# [Task instructions]
Transcribe the records exactly from the line with "If you look" to the end, both included.

(Records from a data collection)
>> Start

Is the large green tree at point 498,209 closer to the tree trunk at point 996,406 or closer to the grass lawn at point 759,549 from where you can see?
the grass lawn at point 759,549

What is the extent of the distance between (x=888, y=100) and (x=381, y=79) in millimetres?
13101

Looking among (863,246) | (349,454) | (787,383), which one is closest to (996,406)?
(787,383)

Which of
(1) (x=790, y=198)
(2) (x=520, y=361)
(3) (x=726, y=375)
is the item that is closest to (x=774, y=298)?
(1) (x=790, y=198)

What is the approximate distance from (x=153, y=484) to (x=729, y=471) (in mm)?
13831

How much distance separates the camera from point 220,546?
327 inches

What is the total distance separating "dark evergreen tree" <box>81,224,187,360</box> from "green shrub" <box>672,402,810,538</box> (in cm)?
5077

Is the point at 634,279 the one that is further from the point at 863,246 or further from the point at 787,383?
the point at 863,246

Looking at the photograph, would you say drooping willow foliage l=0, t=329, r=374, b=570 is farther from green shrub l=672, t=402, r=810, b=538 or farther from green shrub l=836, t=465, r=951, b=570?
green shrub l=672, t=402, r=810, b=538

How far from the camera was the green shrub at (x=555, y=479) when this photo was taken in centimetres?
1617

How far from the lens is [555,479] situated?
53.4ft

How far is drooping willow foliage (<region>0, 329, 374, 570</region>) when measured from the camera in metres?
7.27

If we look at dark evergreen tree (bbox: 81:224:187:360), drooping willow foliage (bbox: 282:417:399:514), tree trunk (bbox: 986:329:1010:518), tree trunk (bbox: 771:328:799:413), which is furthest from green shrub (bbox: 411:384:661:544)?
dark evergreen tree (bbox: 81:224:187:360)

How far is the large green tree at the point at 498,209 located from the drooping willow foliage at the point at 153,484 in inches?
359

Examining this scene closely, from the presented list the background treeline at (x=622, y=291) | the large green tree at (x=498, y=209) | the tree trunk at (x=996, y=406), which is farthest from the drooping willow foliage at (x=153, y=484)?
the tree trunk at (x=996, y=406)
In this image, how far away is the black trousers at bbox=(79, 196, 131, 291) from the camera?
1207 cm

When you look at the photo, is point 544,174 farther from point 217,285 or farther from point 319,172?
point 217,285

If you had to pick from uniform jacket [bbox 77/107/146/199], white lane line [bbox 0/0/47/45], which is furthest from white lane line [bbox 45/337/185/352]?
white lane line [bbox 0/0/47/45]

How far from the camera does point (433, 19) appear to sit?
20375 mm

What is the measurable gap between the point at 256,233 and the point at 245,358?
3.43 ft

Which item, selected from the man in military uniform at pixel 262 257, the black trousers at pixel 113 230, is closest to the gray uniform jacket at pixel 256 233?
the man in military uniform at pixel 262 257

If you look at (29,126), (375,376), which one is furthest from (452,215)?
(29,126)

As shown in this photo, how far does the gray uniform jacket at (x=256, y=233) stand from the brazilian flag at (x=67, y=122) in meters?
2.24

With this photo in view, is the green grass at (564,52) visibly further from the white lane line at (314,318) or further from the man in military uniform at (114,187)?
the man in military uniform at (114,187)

>> End

# [Problem solution]
If you look at (29,126), (375,376), which one is furthest from (452,215)?
(29,126)

As shown in this photo, how far does the gray uniform jacket at (x=256, y=233) stand from the brazilian flag at (x=67, y=122) in meters?
2.24

With this photo in view, is the green grass at (564,52) visibly further from the white lane line at (314,318) or further from the man in military uniform at (114,187)?
the man in military uniform at (114,187)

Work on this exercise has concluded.